> _WRITTEN REQUEST_
How many lines of the material below contain the string "stack"? Case counts; give only the number.

==========

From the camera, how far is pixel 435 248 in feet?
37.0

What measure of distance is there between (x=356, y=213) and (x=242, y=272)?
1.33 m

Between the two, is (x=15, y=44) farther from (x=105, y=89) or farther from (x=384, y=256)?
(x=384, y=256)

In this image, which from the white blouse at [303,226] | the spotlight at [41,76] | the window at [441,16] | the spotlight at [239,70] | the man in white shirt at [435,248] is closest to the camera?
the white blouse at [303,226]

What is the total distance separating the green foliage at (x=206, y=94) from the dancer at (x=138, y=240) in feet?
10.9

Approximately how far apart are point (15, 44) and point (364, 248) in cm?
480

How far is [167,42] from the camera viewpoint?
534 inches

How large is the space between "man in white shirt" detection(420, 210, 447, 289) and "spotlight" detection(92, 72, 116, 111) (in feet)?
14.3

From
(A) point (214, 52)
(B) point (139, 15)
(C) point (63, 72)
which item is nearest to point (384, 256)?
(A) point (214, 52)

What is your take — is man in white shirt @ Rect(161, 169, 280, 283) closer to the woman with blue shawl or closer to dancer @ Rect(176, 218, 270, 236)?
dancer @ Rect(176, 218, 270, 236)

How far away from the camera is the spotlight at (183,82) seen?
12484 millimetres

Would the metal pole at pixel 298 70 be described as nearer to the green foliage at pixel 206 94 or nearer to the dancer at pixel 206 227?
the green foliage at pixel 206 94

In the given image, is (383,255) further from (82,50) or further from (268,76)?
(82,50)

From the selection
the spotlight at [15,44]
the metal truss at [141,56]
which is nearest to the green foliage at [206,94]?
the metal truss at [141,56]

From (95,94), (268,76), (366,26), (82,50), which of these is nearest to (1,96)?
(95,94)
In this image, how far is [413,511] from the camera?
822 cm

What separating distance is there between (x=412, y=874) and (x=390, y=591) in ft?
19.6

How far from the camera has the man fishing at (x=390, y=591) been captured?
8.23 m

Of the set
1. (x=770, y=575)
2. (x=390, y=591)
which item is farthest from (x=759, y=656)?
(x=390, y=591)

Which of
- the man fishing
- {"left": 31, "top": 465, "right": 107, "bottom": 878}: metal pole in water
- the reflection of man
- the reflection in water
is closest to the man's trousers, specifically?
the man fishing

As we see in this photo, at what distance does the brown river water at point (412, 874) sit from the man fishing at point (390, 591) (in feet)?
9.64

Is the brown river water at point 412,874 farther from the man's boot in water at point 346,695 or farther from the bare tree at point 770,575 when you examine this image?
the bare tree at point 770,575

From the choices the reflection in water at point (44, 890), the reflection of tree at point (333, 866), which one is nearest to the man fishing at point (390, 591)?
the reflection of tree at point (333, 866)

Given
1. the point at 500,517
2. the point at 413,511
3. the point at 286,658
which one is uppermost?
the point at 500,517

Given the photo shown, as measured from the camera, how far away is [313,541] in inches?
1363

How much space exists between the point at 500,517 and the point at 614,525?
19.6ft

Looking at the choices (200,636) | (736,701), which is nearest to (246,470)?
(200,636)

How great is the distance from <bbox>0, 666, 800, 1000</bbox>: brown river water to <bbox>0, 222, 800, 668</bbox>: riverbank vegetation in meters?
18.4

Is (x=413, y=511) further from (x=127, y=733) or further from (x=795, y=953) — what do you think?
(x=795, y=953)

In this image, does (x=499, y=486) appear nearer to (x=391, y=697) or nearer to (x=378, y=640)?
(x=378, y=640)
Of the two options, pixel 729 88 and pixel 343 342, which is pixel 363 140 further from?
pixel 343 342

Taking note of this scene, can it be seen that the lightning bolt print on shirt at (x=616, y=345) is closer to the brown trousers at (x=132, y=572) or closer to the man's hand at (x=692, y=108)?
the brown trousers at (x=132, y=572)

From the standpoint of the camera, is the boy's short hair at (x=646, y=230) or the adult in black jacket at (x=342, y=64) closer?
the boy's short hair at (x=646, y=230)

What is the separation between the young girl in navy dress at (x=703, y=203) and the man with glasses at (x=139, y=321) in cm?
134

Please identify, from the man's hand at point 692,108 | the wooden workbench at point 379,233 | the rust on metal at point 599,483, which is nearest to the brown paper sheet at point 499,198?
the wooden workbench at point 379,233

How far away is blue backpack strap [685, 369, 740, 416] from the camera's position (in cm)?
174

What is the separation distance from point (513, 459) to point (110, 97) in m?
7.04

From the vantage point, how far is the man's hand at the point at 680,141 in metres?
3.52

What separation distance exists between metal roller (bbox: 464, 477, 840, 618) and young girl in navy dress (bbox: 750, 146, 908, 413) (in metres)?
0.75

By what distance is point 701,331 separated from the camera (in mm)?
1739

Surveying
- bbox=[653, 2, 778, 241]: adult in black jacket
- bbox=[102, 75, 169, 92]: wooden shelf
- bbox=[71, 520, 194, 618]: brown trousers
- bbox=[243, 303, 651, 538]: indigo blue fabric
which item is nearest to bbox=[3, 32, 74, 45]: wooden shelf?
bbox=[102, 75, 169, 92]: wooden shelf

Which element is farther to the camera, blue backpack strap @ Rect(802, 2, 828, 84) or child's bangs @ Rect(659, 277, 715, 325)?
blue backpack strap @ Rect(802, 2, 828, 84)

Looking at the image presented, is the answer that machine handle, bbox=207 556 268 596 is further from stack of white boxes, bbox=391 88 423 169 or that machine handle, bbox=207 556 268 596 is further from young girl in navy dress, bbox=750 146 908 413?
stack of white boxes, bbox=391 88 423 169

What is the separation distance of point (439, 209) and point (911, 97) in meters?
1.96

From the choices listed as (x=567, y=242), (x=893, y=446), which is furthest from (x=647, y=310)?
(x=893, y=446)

==========

> _SOLUTION TO THIS PROBLEM_
2